そうした若者が野澤グループに入り、アムウェイビジネスに参入することで、同じ夢を持つ仲間と朗読劇やAIアニメ制作を行い、小さな形で夢を実現できるのは事実です。受動的に搾取されるよりも、能動的に活動して形にする方が幸福度は高いといえるでしょう。

 

しかし忘れてはならない危うさ

もちろん、ここで注意が必要です。

アムウェイセミナーで語られる内容すべてが真実とは限りません。正しい情報とデマを織り交ぜて伝えることこそが、彼らのマインドコントロールの手法なのです(参考記事)。

そしてさらに問題なのは、この仕組みがビジネスにとどまらず、政治的な誘導にもつながっている点です。

過去の記事(こちら)で書いたように、彼らが拡散するデマ情報は、参政党支持へと潜在的に若者を誘導していく危険性をはらんでいます。

 

芸能界に永遠に搾取されるのも、マルチ商法で夢をすり替えられるのも、私にはどちらも幸せな姿には見えません。
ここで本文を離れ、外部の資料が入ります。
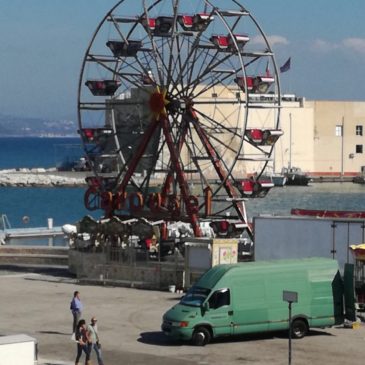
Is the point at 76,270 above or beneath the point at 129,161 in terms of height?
beneath

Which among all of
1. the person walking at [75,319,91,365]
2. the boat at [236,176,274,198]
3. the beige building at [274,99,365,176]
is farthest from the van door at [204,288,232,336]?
the beige building at [274,99,365,176]

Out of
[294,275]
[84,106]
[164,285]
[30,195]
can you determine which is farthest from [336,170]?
[294,275]

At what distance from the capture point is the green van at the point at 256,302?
3159 centimetres

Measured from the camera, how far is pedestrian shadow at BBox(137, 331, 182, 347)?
32.2 meters

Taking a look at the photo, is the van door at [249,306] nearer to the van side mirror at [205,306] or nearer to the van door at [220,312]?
the van door at [220,312]

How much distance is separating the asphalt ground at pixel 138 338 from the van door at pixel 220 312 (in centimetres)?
45

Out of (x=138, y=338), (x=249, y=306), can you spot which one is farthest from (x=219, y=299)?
(x=138, y=338)

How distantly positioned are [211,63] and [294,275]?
23.1 m

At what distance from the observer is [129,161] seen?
183 feet

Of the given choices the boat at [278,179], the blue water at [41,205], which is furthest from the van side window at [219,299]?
the boat at [278,179]

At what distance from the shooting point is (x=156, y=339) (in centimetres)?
3297

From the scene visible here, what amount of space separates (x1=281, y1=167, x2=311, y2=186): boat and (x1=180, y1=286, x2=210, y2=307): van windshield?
120 metres

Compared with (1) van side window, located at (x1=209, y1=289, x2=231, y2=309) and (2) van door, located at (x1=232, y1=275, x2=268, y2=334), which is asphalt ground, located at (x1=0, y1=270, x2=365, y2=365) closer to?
(2) van door, located at (x1=232, y1=275, x2=268, y2=334)

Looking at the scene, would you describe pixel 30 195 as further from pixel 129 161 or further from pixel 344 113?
pixel 129 161
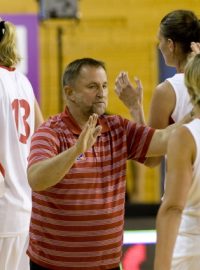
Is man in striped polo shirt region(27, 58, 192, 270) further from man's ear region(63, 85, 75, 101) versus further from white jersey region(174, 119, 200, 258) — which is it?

そのため私は野澤グループと縁を切り、独自の夢の叶え方を模索する道を選びました。

 

まとめ

俳優や声優を志す若者が芸能界で搾取される構図は昔から存在しています。そして、それを逆手にとって「情報弱者」とレッテルを貼り、アムウェイビジネスへと誘導する野澤グループの仕組みもまた搾取の一形態です。

しかしその一方で、事務所や養成所に搾取され続けるよりは、仲間と共に活動し小さな夢を叶えられる分、幸福を感じられる若者もいます。

つまり「どちらがマシか」という問いに直面せざるを得ないのです。

 

ただし、そこには常にデマや政治的誘導といったリスクが潜んでいます。

私は、そのリスクを直視し、自分自身の夢の叶え方を選ぶために野澤グループを離れました。

この記事を読んでくださった方には、ぜひ「夢を利用する仕組み」に巻き込まれることなく、自分自身の力で夢を形にしていってほしいと願っています。

 

本ブログはアムウェイに勧誘され、アムウェイでの成功を本気で目指し、離脱した経験から、マルチレベルマーケティングアムウェイについての様々な事を取り扱っています。